Seçilen bölüm:
********

Despotizm kelimesi yabancı dillerde de çok kullanılan ve dünya dillerine Bizans’ın armağan ettiği bir deyim. Kısaca “tehdit ve cezalandırma yollarını kullanıp iktidar gücünü elinde tutan mutlakiyetçi’’ anlamına gelir. Türkçesi ‘baskı yönetimi’ demektir. Baskı yönetimi siyasal otoritenin etkinlik alanı üzerinde geleneksel veya yasal sınırlamaların olmadığı ve dolayısıyla otoritenin hesapsız, sorumsuz ve sınırsızca kullanıldığı yönetim tarzıdır. Hukuk tanımayan, insanları zor ve şiddetle belirli eylemlere zorlayan yönetimin adıdır. Anayasa ve muhalefet tarafından kısıtlanmadan istediğini yapan dediğim dedik-mutlakiyetçi- diktatörlük durumunu anlatır. Despotizmde tek bir şahıs veya onunla birlikte hareket eden bir grup çıkarcı insan ülkede istediklerini yaparlar. Hiçbir yasaya, töreye, muhalif görüşe hak tanımazlar.

********

Görevleriniz:
1 > Despotizm metnine göre "despotizm" kelimesinin Türkçe karşılığı nedir?
2 > Despotizm metninde "Despotizm kelimesi yabancı" sözlerinden "görüşe hak tanımazlar." sözlerine kadar olan kısmı olduğu gibi tekrarlayın.
Buradaki satırlara gerek yok.

Kaydedilmiş veri girdileri:
********

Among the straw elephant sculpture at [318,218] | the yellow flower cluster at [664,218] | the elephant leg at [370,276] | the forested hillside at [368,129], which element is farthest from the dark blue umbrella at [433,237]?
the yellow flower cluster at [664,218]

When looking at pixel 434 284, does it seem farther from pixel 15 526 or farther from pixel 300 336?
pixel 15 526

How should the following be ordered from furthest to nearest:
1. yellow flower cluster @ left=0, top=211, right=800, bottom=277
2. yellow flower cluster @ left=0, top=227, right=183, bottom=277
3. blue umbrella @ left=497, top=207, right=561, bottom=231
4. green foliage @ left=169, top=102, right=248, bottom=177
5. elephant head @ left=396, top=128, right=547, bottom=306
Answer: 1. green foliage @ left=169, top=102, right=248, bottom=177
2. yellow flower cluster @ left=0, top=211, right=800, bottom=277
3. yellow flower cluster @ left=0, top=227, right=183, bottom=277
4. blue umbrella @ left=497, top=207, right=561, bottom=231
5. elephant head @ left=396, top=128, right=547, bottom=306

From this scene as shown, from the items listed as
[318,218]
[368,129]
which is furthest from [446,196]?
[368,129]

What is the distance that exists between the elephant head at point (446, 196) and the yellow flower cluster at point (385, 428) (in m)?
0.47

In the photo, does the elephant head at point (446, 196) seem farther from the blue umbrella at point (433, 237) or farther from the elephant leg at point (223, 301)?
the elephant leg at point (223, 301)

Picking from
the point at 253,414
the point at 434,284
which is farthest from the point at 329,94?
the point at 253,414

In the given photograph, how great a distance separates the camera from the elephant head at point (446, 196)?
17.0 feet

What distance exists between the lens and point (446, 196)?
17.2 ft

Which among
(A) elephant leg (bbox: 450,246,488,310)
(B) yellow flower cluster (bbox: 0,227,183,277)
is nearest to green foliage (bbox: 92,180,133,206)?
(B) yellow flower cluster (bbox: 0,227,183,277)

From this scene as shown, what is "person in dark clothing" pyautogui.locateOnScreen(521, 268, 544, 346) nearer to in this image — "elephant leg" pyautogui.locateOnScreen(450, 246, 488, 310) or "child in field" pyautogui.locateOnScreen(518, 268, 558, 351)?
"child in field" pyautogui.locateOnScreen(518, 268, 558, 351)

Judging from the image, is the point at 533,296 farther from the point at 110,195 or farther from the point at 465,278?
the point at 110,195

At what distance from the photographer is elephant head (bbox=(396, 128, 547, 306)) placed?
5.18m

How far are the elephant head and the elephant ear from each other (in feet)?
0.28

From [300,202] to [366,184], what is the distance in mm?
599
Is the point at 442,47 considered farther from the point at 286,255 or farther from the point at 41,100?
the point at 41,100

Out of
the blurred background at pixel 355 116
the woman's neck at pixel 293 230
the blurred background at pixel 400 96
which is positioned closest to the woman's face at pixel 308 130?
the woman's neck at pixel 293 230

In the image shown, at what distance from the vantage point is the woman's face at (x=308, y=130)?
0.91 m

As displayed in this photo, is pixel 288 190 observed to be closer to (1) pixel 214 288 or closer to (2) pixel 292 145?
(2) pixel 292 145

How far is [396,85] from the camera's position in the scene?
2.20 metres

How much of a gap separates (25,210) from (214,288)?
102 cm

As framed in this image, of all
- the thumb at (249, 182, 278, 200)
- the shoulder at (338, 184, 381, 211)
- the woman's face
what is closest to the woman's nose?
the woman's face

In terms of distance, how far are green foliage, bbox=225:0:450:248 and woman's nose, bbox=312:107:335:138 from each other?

********

Görevlere göre yanıtlar:
1 > Baskı yönetimi.

2 >
Despotizm kelimesi yabancı dillerde de çok kullanılan ve dünya dillerine Bizans’ın armağan ettiği bir deyim. Kısaca “tehdit ve cezalandırma yollarını kullanıp iktidar gücünü elinde tutan mutlakiyetçi’’ anlamına gelir. Türkçesi ‘baskı yönetimi’ demektir. Baskı yönetimi siyasal otoritenin etkinlik alanı üzerinde geleneksel veya yasal sınırlamaların olmadığı ve dolayısıyla otoritenin hesapsız, sorumsuz ve sınırsızca kullanıldığı yönetim tarzıdır. Hukuk tanımayan, insanları zor ve şiddetle belirli eylemlere zorlayan yönetimin adıdır. Anayasa ve muhalefet tarafından kısıtlanmadan istediğini yapan dediğim dedik-mutlakiyetçi- diktatörlük durumunu anlatır. Despotizmde tek bir şahıs veya onunla birlikte hareket eden bir grup çıkarcı insan ülkede istediklerini yaparlar. Hiçbir yasaya, töreye, muhalif görüşe hak tanımazlar.